An example: assume a 4 byte address and p1 = 0x20424 (where p1 is an int*). Then
p1++
would set the new value of p1 to 0x20428. NOT 0x20425.
If p1 is pointing into the element of index n of an array of objects of type int (a non-array object counts as an array of length 1 for this purpose), then after p1++, p1 is either:
Pointing to the element of index n+1 if the array is of length greater than n+1.
The 'past-the-end' address of the array, if the array is of length exactly n+1.
p1++ causes undefined behavior if p1 is not pointing to an element of an array of objects of type int.
The only meaning that the C and C++ languages give to the notion of "address" is the value of a pointer object.
Any relationship that C/C++'s notion of address has to the notion of a numeric addresses you'd consider in assembly language is purely an implementation detail (albeit, an extremely common implementation detail).
Pointer arithmetic are done in sizoeof(*pointer) multiples - that is, for a pointer to int, increment will advance to the next integer (or 4 bytes for 32 bit integers).

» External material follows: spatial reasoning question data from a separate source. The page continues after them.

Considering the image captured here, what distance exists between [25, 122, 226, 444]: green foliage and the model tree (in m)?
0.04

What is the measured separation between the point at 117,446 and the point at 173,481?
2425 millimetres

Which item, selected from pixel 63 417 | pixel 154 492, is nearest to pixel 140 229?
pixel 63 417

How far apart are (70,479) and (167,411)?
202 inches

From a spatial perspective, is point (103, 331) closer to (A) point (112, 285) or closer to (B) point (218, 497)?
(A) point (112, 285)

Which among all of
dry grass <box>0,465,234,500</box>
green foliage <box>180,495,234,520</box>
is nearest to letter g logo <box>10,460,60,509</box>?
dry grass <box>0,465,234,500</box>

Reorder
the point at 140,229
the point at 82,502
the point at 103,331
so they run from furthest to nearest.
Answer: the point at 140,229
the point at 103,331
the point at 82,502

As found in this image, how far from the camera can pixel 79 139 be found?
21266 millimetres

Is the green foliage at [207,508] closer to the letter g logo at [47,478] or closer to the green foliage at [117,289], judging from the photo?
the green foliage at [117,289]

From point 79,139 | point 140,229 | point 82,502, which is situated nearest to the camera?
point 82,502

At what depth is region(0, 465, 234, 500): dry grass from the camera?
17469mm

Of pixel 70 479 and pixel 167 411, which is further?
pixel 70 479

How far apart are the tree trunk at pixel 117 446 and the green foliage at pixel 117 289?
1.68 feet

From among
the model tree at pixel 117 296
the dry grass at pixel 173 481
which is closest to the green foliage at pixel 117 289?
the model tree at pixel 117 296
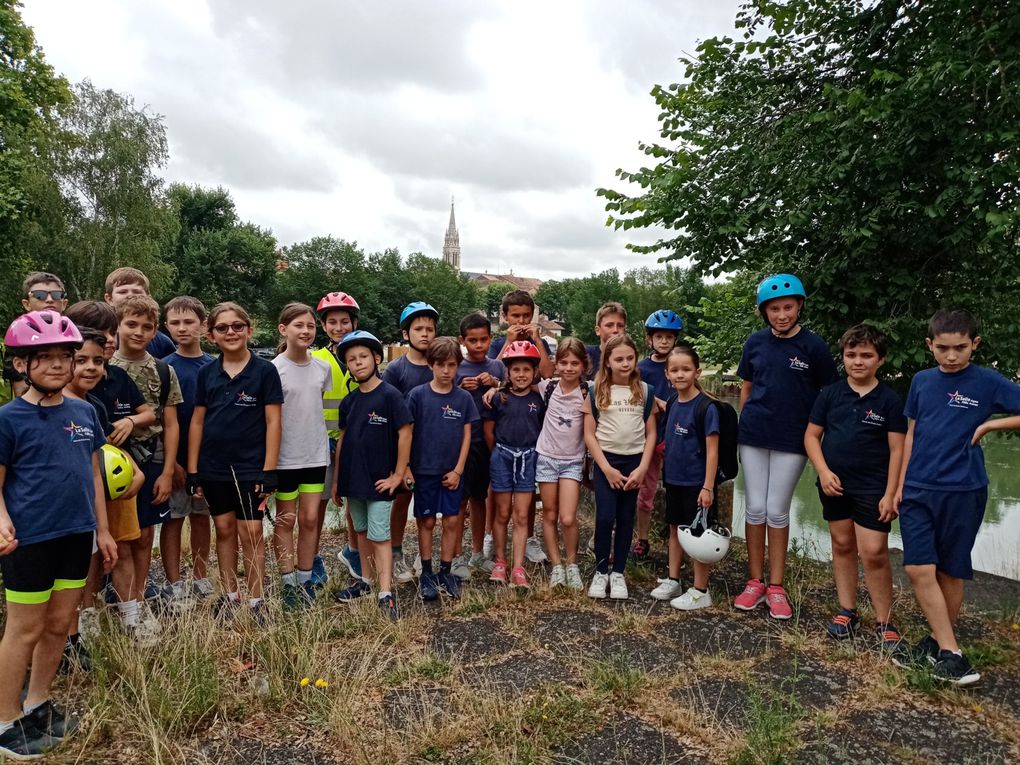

Pointer addition and element size

At: http://www.fredosaurus.com/notes-cpp/arrayptr/26arraysaspointers.html
Under: Pointer addition and element size
There is the following code:
// Assume sizeof(int) is 4.
int b[100]; // b is an array of 100 ints.
int* p; // p is a a pointer to an int.
p = b; // Assigns address of first element of b. Ie, &b[0]
p = p + 1; // Adds 4 to p (4 == 1 * sizeof(int)). Ie, &b[1]
How did "p" in the last line become "4"?
Thanks.
(I assume that you mean "1" in the last line, not "p")
Pointer arithmetic in both C and C++ is a logical addition, not a numeric addition. Adding one to a pointer means "produce a pointer to the object that comes in memory right after this one," which means that the compiler automatically scales up whatever you're incrementing the pointer with by the size of the object being pointed at. This prevents you from having a pointer into the middle of an object, or a misaligned pointer, or both.
because p is pointer to a type with size 4 bytes. + operator on pointers is actually pointer shift. compiler knows the size of pointed type and shifts it by appropriate value
if you change int to short, p will be shifted by 2 bytes
The comment in the code you post it explains it: addition of an integer x to a pointer increases the pointer's value by x multiplied by the sizeof the type it is pointing to.
This is convenient because it doesn't usually make sense to change the pointer in smaller increments - you wouldn't want it to point into the middle of one of the elements.